The global Canine Stem Cell Therapy market has been comprehensively analyzed and the different companies that occupy a large percentage of the market share in the regions mentioned have been listed out in the report. Industry trends that are popular and are causing a resurgence in the market growth are identified. A strategic profile of the companies is also carried out to identify the various subsidiaries that they own in the different regions and who are responsible for daily operations in these regions.

The Key Players Covered in Canine Stem Cell Therapy Market Study are:

How Report will help you to make decisions for business:

Before purchasing the report, lets discuss with the analyst @ https://www.alltheresearch.com/speak-to-analyst/206

Canine Stem Cell Therapy Market Segmentation

Canine Stem Cell Therapy market is split by Type and by Application. For the period 2015-2026, the growth among segments provide accurate calculations and forecasts for sales by Type and by Application in terms of volume and value. This analysis can help you expand your business by targeting qualified niche markets.
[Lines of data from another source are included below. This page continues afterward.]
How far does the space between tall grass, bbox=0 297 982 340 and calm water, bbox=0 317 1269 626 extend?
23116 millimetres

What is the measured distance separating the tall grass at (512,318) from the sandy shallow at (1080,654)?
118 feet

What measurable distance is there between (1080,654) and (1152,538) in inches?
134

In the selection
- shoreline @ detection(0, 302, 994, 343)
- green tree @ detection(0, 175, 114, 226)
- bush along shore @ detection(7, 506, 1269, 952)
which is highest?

Market Segmentation by Type:

Market Segmentation by Applications:

COVID-19 Impact on Canine Stem Cell Therapy Market:

The outbreak of COVID-19 has brought along a global recession, which has impacted several industries. Along with this impact COVID Pandemic has also generated few new business opportunities for Canine Stem Cell Therapy Market. Overall competitive landscape and market dynamics of Canine Stem Cell Therapy has been disrupted due to this pandemic. All these disruptions and impacts has been analysed quantifiably in this report, which is backed by market trends, events and revenue shift analysis. COVID impact analysis also covers strategic adjustments for Tier 1, 2 and 3 players of Canine Stem Cell Therapy Market.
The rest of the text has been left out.